Por isso mesmo e por muito mais jamais a história de que Ronan Maria Pinto estaria direta ou indiretamente envolvido no assassinato do prefeito Celso Daniel coube na cabeça de quem conhece os propósitos dele nas entranhas sempre rentáveis de máquinas públicas.


Jamais o diretor-presidente do Diário do Grande ABC, então apenas um empresário do setor de transporte coletivo, se meteria numa fria que o prejudicasse, que chamasse a atenção pública, porque, é evidente, qualquer coisa que ocorresse com Celso Daniel detonaria blitz em direção a todos que estivessem nas proximidades do Paço Municipal. A morte de Celso Daniel prejudicou terrivelmente Ronan Maria Pinto. Ele perdeu aliado fortíssimo que lhe abriria as portas federais como ninguém.


Ronan Maria Pinto deixaria de ser um empresário regional na área de transporte coletivo para dar saltos estratosféricos. Ou não foi assim que um amigo muito chegado dele, Sérgio De Nadai, chegou aonde chegou, porque deixou a Província do Grande ABC e não teve a má sorte de ter o primeiro-amigo Mário Covas vítima de algo semelhante ao que ocorreu com Celso Daniel?


Quantos milhões estariam envolvidos na transação que culminou com o acordo publicitário que beneficia o Diário do Grande ABC? Garante-se na praça que será muito, mas muito mais que os milhões que o beneficiam em outros municípios do Grande ABC, principalmente numa Santo André de Aidan Ravin em fina sintonia com o empresário.

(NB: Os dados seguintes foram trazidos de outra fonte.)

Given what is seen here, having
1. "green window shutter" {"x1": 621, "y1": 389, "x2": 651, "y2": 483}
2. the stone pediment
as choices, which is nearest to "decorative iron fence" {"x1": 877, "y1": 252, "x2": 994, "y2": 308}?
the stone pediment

O valor monetário pouco importa em primeiro plano, porque além do cheiro de concorrência desleal, gestada a partir de escabrosa, indecorosa e implacável perseguição editorial contra o prefeito petista, forja-se ou fortalece-se modelo que não é novo, mas é cada vez mais insidioso, de cumplicidade entre Imprensa e Poder Público.

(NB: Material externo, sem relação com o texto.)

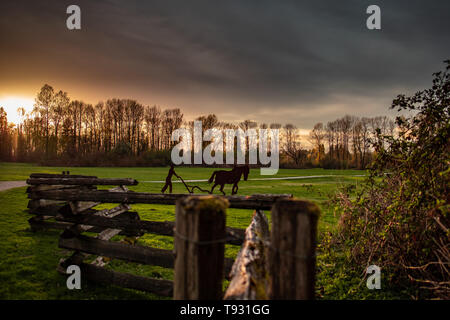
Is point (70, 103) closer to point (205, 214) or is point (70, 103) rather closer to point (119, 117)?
point (119, 117)

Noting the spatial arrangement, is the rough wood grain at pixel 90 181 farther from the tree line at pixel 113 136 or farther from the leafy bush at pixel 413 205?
the tree line at pixel 113 136

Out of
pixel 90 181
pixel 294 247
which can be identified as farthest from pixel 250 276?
pixel 90 181

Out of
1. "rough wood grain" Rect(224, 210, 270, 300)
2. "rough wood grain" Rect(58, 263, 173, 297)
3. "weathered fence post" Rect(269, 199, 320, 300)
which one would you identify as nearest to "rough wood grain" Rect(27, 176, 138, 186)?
"rough wood grain" Rect(58, 263, 173, 297)

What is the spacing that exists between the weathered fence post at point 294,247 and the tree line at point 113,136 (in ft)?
152

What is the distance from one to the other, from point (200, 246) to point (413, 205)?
3.67 metres

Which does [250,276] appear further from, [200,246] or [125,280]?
[125,280]

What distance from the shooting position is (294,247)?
66.4 inches

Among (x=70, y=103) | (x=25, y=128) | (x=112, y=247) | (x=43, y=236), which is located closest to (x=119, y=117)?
(x=70, y=103)

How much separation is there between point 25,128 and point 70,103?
66.4 feet

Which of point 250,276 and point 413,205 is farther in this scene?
point 413,205

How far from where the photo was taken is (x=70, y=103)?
57.2 meters

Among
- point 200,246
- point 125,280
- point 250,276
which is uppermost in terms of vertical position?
point 200,246

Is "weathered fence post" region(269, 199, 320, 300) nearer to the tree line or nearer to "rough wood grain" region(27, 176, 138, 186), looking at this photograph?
"rough wood grain" region(27, 176, 138, 186)
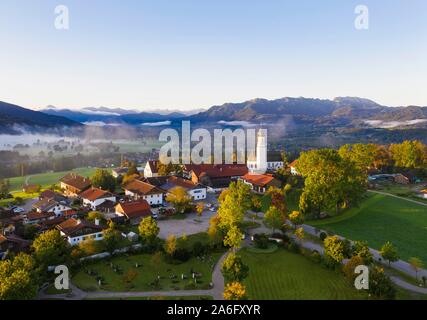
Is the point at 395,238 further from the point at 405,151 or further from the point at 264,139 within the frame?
the point at 405,151

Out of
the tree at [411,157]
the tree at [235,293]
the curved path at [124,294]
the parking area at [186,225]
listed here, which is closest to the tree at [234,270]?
the curved path at [124,294]

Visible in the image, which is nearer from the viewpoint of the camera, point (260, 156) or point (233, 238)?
point (233, 238)

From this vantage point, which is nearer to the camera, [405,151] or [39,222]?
[39,222]

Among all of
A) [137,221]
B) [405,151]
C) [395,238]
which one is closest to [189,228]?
[137,221]

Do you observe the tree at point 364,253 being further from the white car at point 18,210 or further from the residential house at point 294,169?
the white car at point 18,210

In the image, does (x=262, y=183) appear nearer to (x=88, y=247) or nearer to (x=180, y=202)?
(x=180, y=202)

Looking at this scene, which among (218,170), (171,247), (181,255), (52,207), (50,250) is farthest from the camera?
(218,170)

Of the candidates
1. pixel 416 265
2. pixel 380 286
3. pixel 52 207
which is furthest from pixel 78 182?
pixel 416 265

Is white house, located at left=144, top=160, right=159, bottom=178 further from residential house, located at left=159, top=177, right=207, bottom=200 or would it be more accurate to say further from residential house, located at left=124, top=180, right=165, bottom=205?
residential house, located at left=124, top=180, right=165, bottom=205
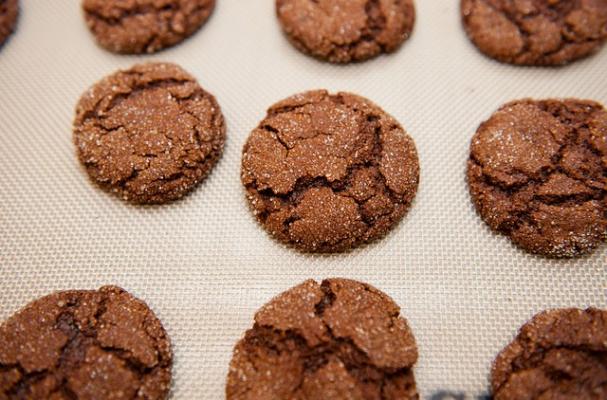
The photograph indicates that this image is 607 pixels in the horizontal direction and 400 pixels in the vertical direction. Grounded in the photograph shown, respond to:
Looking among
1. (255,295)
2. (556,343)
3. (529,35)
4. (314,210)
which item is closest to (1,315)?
(255,295)

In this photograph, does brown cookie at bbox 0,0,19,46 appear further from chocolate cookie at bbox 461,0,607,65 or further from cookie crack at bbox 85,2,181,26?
chocolate cookie at bbox 461,0,607,65

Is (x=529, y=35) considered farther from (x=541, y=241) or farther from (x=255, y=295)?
(x=255, y=295)

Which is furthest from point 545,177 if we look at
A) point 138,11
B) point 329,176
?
point 138,11

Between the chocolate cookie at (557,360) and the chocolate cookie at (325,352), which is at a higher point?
the chocolate cookie at (325,352)

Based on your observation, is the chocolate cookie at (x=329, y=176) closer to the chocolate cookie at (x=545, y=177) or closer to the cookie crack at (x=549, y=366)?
the chocolate cookie at (x=545, y=177)

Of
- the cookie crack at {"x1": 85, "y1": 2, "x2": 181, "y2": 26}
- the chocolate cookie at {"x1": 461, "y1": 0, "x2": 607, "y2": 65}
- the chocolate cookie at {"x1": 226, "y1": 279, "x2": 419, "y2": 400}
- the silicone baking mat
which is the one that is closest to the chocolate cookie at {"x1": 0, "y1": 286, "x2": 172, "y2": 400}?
the silicone baking mat

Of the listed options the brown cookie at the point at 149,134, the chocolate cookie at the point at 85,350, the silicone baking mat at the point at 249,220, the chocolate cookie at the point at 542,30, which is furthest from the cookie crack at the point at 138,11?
the chocolate cookie at the point at 542,30
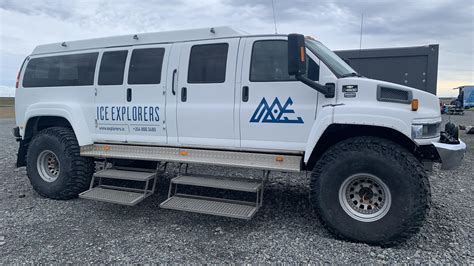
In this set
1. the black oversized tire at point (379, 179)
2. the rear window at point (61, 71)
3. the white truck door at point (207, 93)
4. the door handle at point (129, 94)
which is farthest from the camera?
the rear window at point (61, 71)

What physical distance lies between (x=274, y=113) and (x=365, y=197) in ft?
4.65

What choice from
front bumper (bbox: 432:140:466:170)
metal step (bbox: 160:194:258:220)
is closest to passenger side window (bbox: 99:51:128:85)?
metal step (bbox: 160:194:258:220)

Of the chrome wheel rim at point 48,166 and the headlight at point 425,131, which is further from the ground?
the headlight at point 425,131

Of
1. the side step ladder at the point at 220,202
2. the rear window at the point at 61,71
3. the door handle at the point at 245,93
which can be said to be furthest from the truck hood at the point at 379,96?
the rear window at the point at 61,71

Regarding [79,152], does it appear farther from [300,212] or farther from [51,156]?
[300,212]

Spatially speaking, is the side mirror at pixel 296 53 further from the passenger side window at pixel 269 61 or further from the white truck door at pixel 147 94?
the white truck door at pixel 147 94

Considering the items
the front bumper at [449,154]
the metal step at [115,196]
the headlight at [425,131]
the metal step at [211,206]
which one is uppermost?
the headlight at [425,131]

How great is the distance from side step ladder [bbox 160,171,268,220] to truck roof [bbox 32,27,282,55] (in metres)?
1.90

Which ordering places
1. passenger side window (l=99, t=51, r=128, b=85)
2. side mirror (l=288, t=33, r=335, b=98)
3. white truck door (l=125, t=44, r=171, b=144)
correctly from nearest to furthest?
side mirror (l=288, t=33, r=335, b=98)
white truck door (l=125, t=44, r=171, b=144)
passenger side window (l=99, t=51, r=128, b=85)

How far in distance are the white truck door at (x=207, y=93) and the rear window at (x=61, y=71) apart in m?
1.70

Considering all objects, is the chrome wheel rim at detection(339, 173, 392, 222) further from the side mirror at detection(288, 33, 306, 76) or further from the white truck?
the side mirror at detection(288, 33, 306, 76)

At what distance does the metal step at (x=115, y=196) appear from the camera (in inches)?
193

A aproximação entre os beligerantes dificilmente prosperará além do previamente acordado. Tudo porque o Diário do Grande ABC não poderá abrir mão de acordos de intimidade editorial com o governo estadual dos tucanos, a quem Ronan Maria Pinto recorreu para contrapor na arena política o desfalque orçamentário da resistência de Luiz Marinho.

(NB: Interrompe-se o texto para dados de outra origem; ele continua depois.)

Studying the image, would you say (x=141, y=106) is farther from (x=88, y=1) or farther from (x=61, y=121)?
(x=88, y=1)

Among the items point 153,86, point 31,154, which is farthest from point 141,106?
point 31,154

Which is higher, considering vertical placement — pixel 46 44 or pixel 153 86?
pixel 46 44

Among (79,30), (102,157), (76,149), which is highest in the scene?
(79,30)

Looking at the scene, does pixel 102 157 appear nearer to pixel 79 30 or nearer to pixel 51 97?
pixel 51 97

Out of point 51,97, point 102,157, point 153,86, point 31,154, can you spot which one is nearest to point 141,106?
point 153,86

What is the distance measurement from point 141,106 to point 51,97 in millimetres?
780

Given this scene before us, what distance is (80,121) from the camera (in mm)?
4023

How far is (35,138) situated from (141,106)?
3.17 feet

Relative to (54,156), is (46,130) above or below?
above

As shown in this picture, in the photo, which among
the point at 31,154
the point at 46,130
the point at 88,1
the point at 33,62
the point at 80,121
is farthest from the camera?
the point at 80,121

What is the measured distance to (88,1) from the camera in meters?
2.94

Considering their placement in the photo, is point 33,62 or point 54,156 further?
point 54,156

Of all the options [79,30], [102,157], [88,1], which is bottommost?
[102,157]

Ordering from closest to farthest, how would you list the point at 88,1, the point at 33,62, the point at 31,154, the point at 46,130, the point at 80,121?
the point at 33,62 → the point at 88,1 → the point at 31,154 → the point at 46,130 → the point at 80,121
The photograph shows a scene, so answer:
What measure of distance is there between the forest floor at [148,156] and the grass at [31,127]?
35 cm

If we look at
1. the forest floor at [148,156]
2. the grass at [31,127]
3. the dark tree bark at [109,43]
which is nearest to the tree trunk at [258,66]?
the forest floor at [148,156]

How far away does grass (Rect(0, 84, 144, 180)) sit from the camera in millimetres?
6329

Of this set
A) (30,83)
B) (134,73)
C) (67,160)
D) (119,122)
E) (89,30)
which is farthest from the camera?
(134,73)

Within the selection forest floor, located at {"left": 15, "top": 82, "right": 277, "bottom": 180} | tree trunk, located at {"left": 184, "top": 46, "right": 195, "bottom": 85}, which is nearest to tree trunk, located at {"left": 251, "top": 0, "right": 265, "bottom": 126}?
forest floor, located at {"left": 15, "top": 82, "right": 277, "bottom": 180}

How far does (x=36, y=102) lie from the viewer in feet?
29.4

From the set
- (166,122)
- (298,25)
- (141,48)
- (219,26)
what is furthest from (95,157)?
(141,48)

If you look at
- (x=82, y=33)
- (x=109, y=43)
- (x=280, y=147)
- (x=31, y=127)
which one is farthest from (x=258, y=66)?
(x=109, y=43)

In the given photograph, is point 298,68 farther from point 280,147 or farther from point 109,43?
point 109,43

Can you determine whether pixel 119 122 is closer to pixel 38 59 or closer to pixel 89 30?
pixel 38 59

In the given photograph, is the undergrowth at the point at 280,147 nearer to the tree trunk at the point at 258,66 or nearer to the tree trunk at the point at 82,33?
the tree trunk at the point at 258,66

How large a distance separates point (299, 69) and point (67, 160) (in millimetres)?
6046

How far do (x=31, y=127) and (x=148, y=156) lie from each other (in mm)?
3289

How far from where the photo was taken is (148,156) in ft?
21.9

O resultado do encontro das águas entre Diário do Grande ABC e Prefeitura de São Bernardo é observado com ambiguidade. Da mesma forma que não faltam propagadores da tese de que Ronan Maria Pinto deu mais um show de pragmatismo editorial, há avaliadores que colocam cenário radicalmente oposto, como a derrocada pública do jornal.


Lembram os cultivadores da estratégia dos petistas de São Bernardo que, independentemente de o Diário do Grande ABC começar a contemplar a administração de Luiz Marinho sob ângulos menos discricionários, só o fato de as manchetes negativas desaparecerem será suficiente para os leitores formadores de opinião entenderem que não são exclusivamente critérios jornalísticos que balizam a pauta daquela publicação.


Não faltam também petistas que condenam a aproximação entre a administração Luiz Marinho e o Diário do Grande ABC. Eles defendem a teoria de que a aderência social do Diário do Grande ABC é muito inferior ao que se propaga, com base em pesquisas sistemáticas, principalmente quando se cruzam audiência e credibilidade.


O grupo petista que defende o apaziguamento de ânimos mesmo sem contrapartidas de um jornalismo equalizado por critérios meritocráticos insiste na teoria de que desferiram mais um golpe que pode não ser fatal, mas é forte, na mandíbula do maior patrimônio que um veículo de comunicação precisa preservar, ou seja, a certeza de que a manchete de amanhã é puramente jornalística, não econômica.